Produtividade é outro desafio
Além de aumentar o número de animais, o setor busca melhorar a produtividade. Santa Catarina possui aproximadamente 210 mil matrizes produtivas e produção anual estimada em 143 mil cordeiros, uma média de 0,68 cordeiro por matriz ao ano.
A meta é superar um cordeiro por matriz e avançar para uma eficiência de 120%. Para isso, produtores precisam melhorar aspectos como manejo sanitário, nutrição, reprodução, genética, padronização e gestão.
O supervisor regional do Senar/SC, Helder Jorge Barbosa, destaca a importância da Assistência Técnica e Gerencial (ATeG) para qualificar as decisões dentro das propriedades.
A criação de ovinos e caprinos também pode ser combinada com outras atividades já desenvolvidas no campo.
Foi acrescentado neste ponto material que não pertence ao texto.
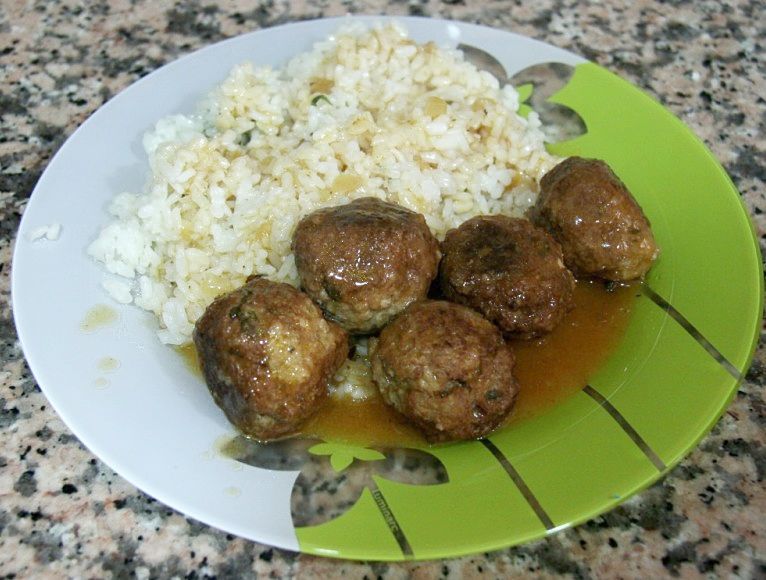 Meatballs can be served as a main dish with rice, vegetables and a delicious in intriguing sauce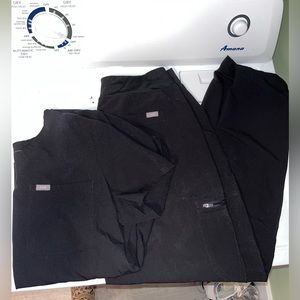 Figs Black Scrub Set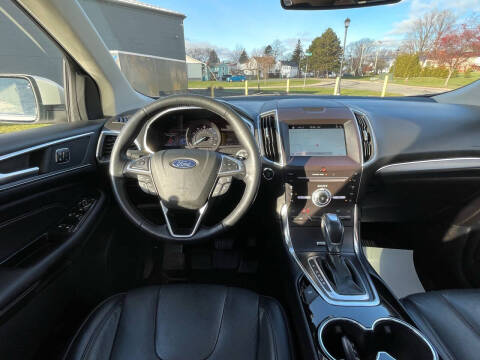 2018 Ford Edge Titanium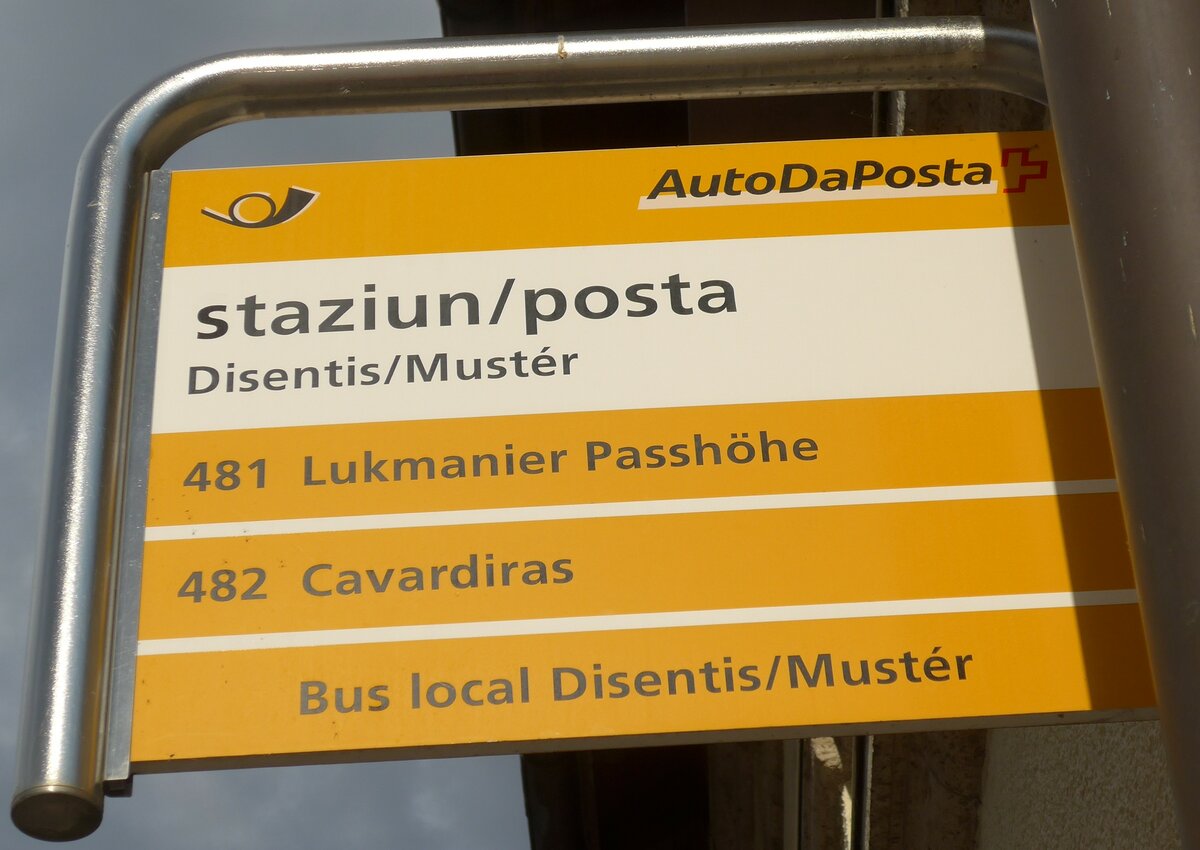 (174'847) - PostAuto-Haltestellenschild - Disentis/Mustr, staziun/posta - am 10. September 2016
“O produtor vê que a atividade vale a pena. A vantagem é que pode ser conciliada com a bovinocultura de leite ou com outra atividade”, afirma Barbosa.
Expedição vai percorrer Santa Catarina
A Expedição Bééé Brasil prevê aproximadamente 115 visitas em Santa Catarina, que será o sétimo Estado percorrido pelo projeto. O roteiro passa pelas diferentes regiões catarinenses, incluindo Meio Oeste, Extremo Oeste, Norte, Sul e litoral.
A programação prevê visitas a propriedades rurais, frigoríficos, laticínios, universidades, centros de pesquisa e outros integrantes da cadeia.
O objetivo é reunir informações sobre a produção e identificar os principais gargalos enfrentados pelo setor. Ao final do trabalho, será elaborado um diagnóstico com potencialidades e desafios que poderá subsidiar entidades e formuladores de políticas públicas.
O evento de lançamento em Chapecó reuniu produtores rurais, indústrias, frigoríficos, entidades de assistência técnica, instituições de ensino e pesquisa, associações e órgãos públicos. A programação também contou com degustação de carne de ovinos de raças leiteiras e derivados lácteos.
Para o setor, o desafio agora é transformar a demanda existente em oportunidade para os produtores catarinenses, ampliando a oferta, melhorando a produtividade e garantindo que a carne de cordeiro esteja cada vez mais presente nas prateleiras do Estado.